--- START ---
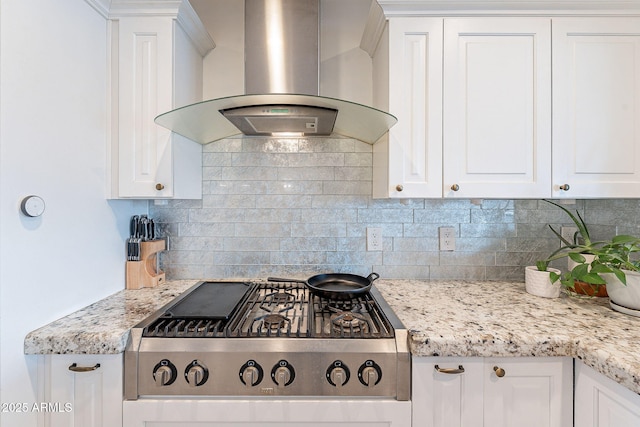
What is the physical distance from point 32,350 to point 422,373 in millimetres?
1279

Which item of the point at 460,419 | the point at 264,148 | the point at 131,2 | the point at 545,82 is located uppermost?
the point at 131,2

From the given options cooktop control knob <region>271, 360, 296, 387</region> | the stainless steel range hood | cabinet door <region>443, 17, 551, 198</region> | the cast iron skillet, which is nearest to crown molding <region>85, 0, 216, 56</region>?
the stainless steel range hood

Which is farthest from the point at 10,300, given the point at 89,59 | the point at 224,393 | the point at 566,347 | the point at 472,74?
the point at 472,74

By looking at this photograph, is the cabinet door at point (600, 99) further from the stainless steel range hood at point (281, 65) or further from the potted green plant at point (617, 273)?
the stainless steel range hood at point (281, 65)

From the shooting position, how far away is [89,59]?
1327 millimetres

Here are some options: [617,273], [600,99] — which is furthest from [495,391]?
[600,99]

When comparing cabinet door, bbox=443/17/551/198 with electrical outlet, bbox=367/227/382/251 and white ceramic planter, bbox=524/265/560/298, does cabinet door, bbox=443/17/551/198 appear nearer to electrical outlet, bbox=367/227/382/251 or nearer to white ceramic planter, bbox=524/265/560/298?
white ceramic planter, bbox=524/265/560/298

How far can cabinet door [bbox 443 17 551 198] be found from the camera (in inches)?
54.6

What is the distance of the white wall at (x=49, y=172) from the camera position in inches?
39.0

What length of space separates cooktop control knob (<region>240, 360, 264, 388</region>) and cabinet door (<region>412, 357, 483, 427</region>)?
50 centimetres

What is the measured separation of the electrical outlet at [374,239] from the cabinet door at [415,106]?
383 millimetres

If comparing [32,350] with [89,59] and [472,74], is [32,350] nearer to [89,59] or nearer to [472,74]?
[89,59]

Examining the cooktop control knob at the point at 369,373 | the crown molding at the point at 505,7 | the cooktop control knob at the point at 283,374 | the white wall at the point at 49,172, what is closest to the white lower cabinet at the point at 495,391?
--- END ---
--- START ---
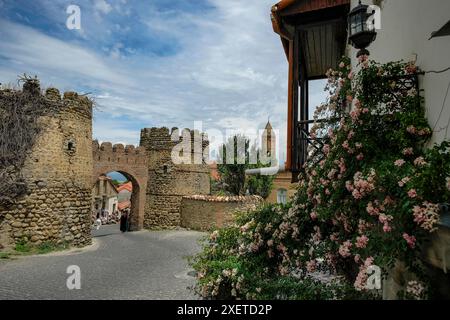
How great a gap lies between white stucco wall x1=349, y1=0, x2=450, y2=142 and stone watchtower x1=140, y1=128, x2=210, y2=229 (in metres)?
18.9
--- END ---
--- START ---
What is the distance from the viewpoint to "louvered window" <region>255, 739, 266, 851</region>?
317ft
--- END ---
INSTRUCTIONS TO FOLLOW → State how many lines in the records above contain the word "nearer". Give only the number.

RESULT FOR THIS EXERCISE → 2